# [Problem to work on]
Rewrite every line of the entries below as a JSON list of strings, one string per line, omitting blank lines and the picture placeholders.

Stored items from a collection
— start —

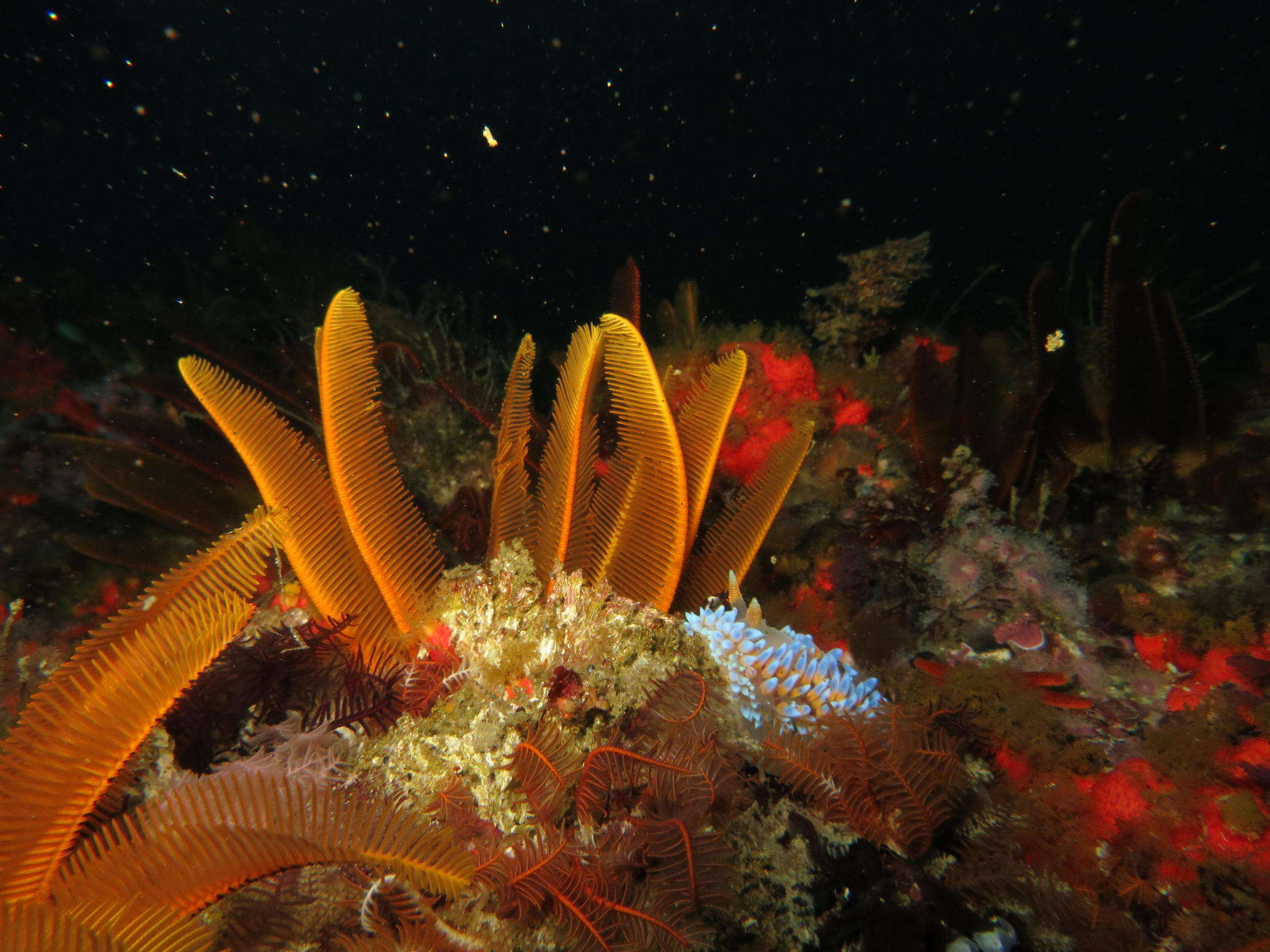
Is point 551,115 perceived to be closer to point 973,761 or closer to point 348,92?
point 348,92

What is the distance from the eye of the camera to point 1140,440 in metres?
3.44

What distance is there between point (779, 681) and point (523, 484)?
1578 mm

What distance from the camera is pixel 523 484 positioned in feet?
9.21

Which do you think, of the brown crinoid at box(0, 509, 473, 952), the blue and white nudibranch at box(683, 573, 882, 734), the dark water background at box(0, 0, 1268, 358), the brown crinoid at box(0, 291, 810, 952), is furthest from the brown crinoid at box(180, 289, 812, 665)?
the dark water background at box(0, 0, 1268, 358)

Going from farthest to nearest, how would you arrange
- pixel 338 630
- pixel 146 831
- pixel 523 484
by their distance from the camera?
pixel 523 484, pixel 338 630, pixel 146 831

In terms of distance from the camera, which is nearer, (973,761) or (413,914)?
(413,914)

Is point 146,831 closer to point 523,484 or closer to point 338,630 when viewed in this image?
point 338,630

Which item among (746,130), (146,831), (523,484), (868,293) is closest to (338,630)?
(146,831)

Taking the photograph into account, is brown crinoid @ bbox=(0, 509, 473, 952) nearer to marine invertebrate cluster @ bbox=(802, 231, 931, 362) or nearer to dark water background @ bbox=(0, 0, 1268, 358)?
marine invertebrate cluster @ bbox=(802, 231, 931, 362)

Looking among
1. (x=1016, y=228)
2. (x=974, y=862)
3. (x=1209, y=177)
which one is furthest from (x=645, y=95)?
(x=974, y=862)

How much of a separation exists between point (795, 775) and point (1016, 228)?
116ft

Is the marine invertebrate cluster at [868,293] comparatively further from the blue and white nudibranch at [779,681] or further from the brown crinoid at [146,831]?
the brown crinoid at [146,831]

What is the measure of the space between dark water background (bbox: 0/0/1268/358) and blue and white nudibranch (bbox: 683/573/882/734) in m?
20.4

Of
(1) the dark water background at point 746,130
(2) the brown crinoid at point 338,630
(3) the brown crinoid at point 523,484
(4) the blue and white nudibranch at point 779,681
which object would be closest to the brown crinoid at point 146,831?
(2) the brown crinoid at point 338,630
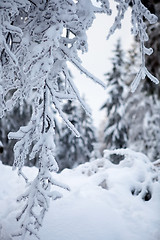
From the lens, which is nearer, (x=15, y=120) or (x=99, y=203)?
(x=99, y=203)

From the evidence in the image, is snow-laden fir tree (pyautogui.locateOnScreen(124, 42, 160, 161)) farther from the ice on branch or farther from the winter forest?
the ice on branch

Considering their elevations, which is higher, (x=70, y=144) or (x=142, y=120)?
(x=142, y=120)

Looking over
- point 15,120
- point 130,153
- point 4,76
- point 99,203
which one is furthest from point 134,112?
point 4,76

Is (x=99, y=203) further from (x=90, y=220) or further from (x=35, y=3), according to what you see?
(x=35, y=3)

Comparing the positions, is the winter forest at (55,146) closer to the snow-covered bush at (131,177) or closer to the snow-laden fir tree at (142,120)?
the snow-covered bush at (131,177)

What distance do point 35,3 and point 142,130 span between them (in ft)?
52.5

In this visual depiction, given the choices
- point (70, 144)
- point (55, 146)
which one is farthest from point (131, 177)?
point (70, 144)

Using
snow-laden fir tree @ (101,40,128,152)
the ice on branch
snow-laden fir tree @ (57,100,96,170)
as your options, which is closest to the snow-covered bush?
Result: the ice on branch

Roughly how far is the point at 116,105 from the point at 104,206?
16.1 metres

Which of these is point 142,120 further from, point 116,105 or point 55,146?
point 55,146

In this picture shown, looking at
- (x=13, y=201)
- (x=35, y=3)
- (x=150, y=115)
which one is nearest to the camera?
(x=35, y=3)

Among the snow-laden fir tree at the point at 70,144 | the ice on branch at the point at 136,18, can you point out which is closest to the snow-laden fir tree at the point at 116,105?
the snow-laden fir tree at the point at 70,144

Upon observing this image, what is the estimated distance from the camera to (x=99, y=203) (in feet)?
12.3

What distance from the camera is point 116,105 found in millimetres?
19406
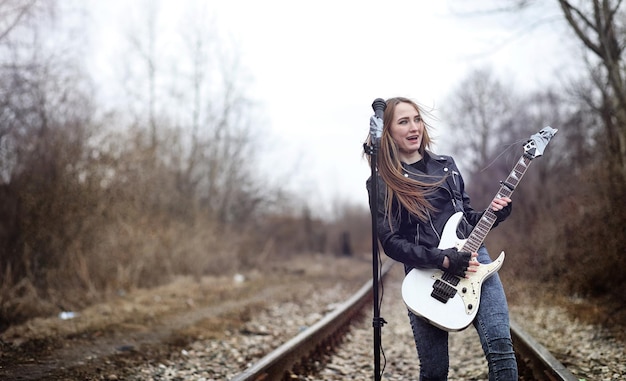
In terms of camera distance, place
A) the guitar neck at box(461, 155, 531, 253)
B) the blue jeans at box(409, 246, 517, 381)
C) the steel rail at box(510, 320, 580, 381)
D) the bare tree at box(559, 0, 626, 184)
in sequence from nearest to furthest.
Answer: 1. the blue jeans at box(409, 246, 517, 381)
2. the guitar neck at box(461, 155, 531, 253)
3. the steel rail at box(510, 320, 580, 381)
4. the bare tree at box(559, 0, 626, 184)

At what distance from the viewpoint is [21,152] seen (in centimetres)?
1003

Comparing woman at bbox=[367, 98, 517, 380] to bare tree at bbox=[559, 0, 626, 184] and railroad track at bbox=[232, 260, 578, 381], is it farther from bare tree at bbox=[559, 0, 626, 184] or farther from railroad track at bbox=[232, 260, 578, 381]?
bare tree at bbox=[559, 0, 626, 184]

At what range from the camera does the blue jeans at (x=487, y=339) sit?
2.65 m

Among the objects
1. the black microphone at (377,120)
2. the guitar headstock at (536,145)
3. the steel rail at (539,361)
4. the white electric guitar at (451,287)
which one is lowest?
the steel rail at (539,361)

— end —

# [Task result]
[
  "Is point 551,115 perceived to be closer to point 973,761 or closer to point 348,92?",
  "point 348,92",
  "What is the distance from the eye of the camera to point 1140,440 in metres?",
  "3.44",
  "What distance is there between point (779, 681) and point (523, 484)?",
  "1578 mm",
  "What distance from the camera is pixel 523 484 positioned in feet?",
  "9.21",
  "Which do you think, of the brown crinoid at box(0, 509, 473, 952), the blue and white nudibranch at box(683, 573, 882, 734), the dark water background at box(0, 0, 1268, 358), the brown crinoid at box(0, 291, 810, 952), is furthest from the brown crinoid at box(180, 289, 812, 665)?",
  "the dark water background at box(0, 0, 1268, 358)",
  "Going from farthest to nearest, how would you arrange",
  "- pixel 338 630",
  "- pixel 146 831",
  "- pixel 523 484",
  "by their distance from the camera?",
  "pixel 523 484, pixel 338 630, pixel 146 831",
  "In terms of distance from the camera, which is nearer, (973,761) or (413,914)?",
  "(413,914)",
  "Is point 146,831 closer to point 523,484 or closer to point 338,630 when viewed in this image?",
  "point 338,630",
  "Which item among (746,130), (146,831), (523,484), (868,293) is closest to (338,630)?",
  "(146,831)",
  "Taking the photograph into account, is brown crinoid @ bbox=(0, 509, 473, 952) nearer to marine invertebrate cluster @ bbox=(802, 231, 931, 362) or nearer to dark water background @ bbox=(0, 0, 1268, 358)?",
  "marine invertebrate cluster @ bbox=(802, 231, 931, 362)",
  "Looking among",
  "1. (x=1016, y=228)",
  "2. (x=974, y=862)",
  "3. (x=1209, y=177)",
  "which one is furthest from (x=645, y=95)?",
  "(x=974, y=862)",
  "How much of a separation exists between point (795, 775) and point (1016, 228)?",
  "116ft",
  "Is the marine invertebrate cluster at [868,293] comparatively further from the blue and white nudibranch at [779,681] or further from the brown crinoid at [146,831]?",
  "the brown crinoid at [146,831]",
  "What is the measure of the space between dark water background (bbox: 0/0/1268/358) and blue and white nudibranch (bbox: 683/573/882/734) in m?",
  "20.4",
  "Of",
  "(1) the dark water background at point 746,130",
  "(2) the brown crinoid at point 338,630",
  "(3) the brown crinoid at point 523,484",
  "(4) the blue and white nudibranch at point 779,681",
  "which object would be closest to the brown crinoid at point 146,831?",
  "(2) the brown crinoid at point 338,630",
  "From the lens, which is nearer, (x=15, y=120) or (x=99, y=203)?",
  "(x=99, y=203)",
  "From the evidence in the image, is snow-laden fir tree (pyautogui.locateOnScreen(124, 42, 160, 161)) farther from the ice on branch or farther from the winter forest?",
  "the ice on branch",
  "Considering their elevations, which is higher, (x=70, y=144) or (x=142, y=120)?",
  "(x=142, y=120)",
  "Looking over",
  "- point 15,120",
  "- point 130,153",
  "- point 4,76",
  "- point 99,203",
  "which one is furthest from point 134,112?",
  "point 4,76",
  "Is (x=99, y=203) further from (x=90, y=220) or further from (x=35, y=3), according to what you see?",
  "(x=35, y=3)",
  "Comparing the positions, is the winter forest at (55,146) closer to the snow-covered bush at (131,177) or closer to the snow-laden fir tree at (142,120)?",
  "the snow-covered bush at (131,177)",
  "What distance do point 35,3 and point 142,130 span between them (in ft)?",
  "52.5",
  "In this visual depiction, given the choices",
  "- point (70, 144)",
  "- point (55, 146)",
  "which one is farthest from point (131, 177)?",
  "point (70, 144)",
  "Using",
  "snow-laden fir tree @ (101,40,128,152)",
  "the ice on branch",
  "snow-laden fir tree @ (57,100,96,170)",
  "as your options, which is closest to the snow-covered bush?",
  "Result: the ice on branch",
  "Roughly how far is the point at 116,105 from the point at 104,206?",
  "16.1 metres",
  "Which of these is point 142,120 further from, point 116,105 or point 55,146?",
  "point 55,146",
  "In this picture shown, looking at",
  "- (x=13, y=201)",
  "- (x=35, y=3)",
  "- (x=150, y=115)",
  "which one is nearest to the camera?",
  "(x=35, y=3)",
  "Among the snow-laden fir tree at the point at 70,144 | the ice on branch at the point at 136,18, can you point out which is closest to the snow-laden fir tree at the point at 116,105?",
  "the snow-laden fir tree at the point at 70,144",
  "Upon observing this image, what is the estimated distance from the camera to (x=99, y=203) (in feet)?",
  "12.3",
  "What distance from the camera is point 116,105 found in millimetres?",
  "19406",
  "In terms of camera distance, place",
  "A) the guitar neck at box(461, 155, 531, 253)",
  "B) the blue jeans at box(409, 246, 517, 381)",
  "C) the steel rail at box(510, 320, 580, 381)",
  "D) the bare tree at box(559, 0, 626, 184)",
  "in sequence from nearest to furthest.",
  "Answer: 1. the blue jeans at box(409, 246, 517, 381)",
  "2. the guitar neck at box(461, 155, 531, 253)",
  "3. the steel rail at box(510, 320, 580, 381)",
  "4. the bare tree at box(559, 0, 626, 184)",
  "At what distance from the viewpoint is [21,152] seen (in centimetres)?",
  "1003",
  "Comparing woman at bbox=[367, 98, 517, 380] to bare tree at bbox=[559, 0, 626, 184] and railroad track at bbox=[232, 260, 578, 381], is it farther from bare tree at bbox=[559, 0, 626, 184] or farther from railroad track at bbox=[232, 260, 578, 381]?",
  "bare tree at bbox=[559, 0, 626, 184]",
  "At what range from the camera does the blue jeans at (x=487, y=339) sit?",
  "2.65 m",
  "Among the objects",
  "1. the black microphone at (377,120)",
  "2. the guitar headstock at (536,145)",
  "3. the steel rail at (539,361)",
  "4. the white electric guitar at (451,287)",
  "which one is lowest?",
  "the steel rail at (539,361)"
]